Saved entries
┄┄┄┄┄┄
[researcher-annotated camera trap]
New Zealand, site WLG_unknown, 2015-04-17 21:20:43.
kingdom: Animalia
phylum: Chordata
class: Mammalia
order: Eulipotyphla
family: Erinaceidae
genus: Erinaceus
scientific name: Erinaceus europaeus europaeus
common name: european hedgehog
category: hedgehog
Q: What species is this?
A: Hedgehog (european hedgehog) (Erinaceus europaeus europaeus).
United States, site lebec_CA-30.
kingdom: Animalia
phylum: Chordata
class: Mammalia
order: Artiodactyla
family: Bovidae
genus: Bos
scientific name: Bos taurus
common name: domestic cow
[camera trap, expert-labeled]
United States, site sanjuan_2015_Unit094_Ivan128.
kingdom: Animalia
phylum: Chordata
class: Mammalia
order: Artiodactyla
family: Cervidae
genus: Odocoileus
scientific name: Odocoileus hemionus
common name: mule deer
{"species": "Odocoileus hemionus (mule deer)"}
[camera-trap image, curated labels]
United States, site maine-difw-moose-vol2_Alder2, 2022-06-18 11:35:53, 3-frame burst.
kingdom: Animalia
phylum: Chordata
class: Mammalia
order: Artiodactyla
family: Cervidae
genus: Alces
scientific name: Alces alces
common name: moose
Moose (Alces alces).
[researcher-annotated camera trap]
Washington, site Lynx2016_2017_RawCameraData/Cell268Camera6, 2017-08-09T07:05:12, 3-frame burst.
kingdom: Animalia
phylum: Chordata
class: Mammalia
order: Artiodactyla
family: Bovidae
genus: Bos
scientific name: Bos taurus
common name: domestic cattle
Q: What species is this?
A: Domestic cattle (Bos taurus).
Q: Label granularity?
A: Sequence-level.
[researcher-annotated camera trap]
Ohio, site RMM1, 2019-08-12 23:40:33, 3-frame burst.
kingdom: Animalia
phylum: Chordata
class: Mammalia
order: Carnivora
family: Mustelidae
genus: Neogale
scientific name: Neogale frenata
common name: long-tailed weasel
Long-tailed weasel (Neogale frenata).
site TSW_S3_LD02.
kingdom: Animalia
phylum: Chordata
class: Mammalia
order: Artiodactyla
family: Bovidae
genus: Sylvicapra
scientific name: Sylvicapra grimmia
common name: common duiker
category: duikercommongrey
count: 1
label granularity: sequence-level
┄┄┄┄┄┄
> _The task_: This exercise requires an exact copy of all the records.

> _Response below_:
[researcher-annotated camera trap]
New Zealand, site WLG_unknown, 2015-04-17 21:20:43.
kingdom: Animalia
phylum: Chordata
class: Mammalia
order: Eulipotyphla
family: Erinaceidae
genus: Erinaceus
scientific name: Erinaceus europaeus europaeus
common name: european hedgehog
category: hedgehog
Q: What species is this?
A: Hedgehog (european hedgehog) (Erinaceus europaeus europaeus).
United States, site lebec_CA-30.
kingdom: Animalia
phylum: Chordata
class: Mammalia
order: Artiodactyla
family: Bovidae
genus: Bos
scientific name: Bos taurus
common name: domestic cow
[camera trap, expert-labeled]
United States, site sanjuan_2015_Unit094_Ivan128.
kingdom: Animalia
phylum: Chordata
class: Mammalia
order: Artiodactyla
family: Cervidae
genus: Odocoileus
scientific name: Odocoileus hemionus
common name: mule deer
{"species": "Odocoileus hemionus (mule deer)"}
[camera-trap image, curated labels]
United States, site maine-difw-moose-vol2_Alder2, 2022-06-18 11:35:53, 3-frame burst.
kingdom: Animalia
phylum: Chordata
class: Mammalia
order: Artiodactyla
family: Cervidae
genus: Alces
scientific name: Alces alces
common name: moose
Moose (Alces alces).
[researcher-annotated camera trap]
Washington, site Lynx2016_2017_RawCameraData/Cell268Camera6, 2017-08-09T07:05:12, 3-frame burst.
kingdom: Animalia
phylum: Chordata
class: Mammalia
order: Artiodactyla
family: Bovidae
genus: Bos
scientific name: Bos taurus
common name: domestic cattle
Q: What species is this?
A: Domestic cattle (Bos taurus).
Q: Label granularity?
A: Sequence-level.
[researcher-annotated camera trap]
Ohio, site RMM1, 2019-08-12 23:40:33, 3-frame burst.
kingdom: Animalia
phylum: Chordata
class: Mammalia
order: Carnivora
family: Mustelidae
genus: Neogale
scientific name: Neogale frenata
common name: long-tailed weasel
Long-tailed weasel (Neogale frenata).
site TSW_S3_LD02.
kingdom: Animalia
phylum: Chordata
class: Mammalia
order: Artiodactyla
family: Bovidae
genus: Sylvicapra
scientific name: Sylvicapra grimmia
common name: common duiker
category: duikercommongrey
count: 1
label granularity: sequence-level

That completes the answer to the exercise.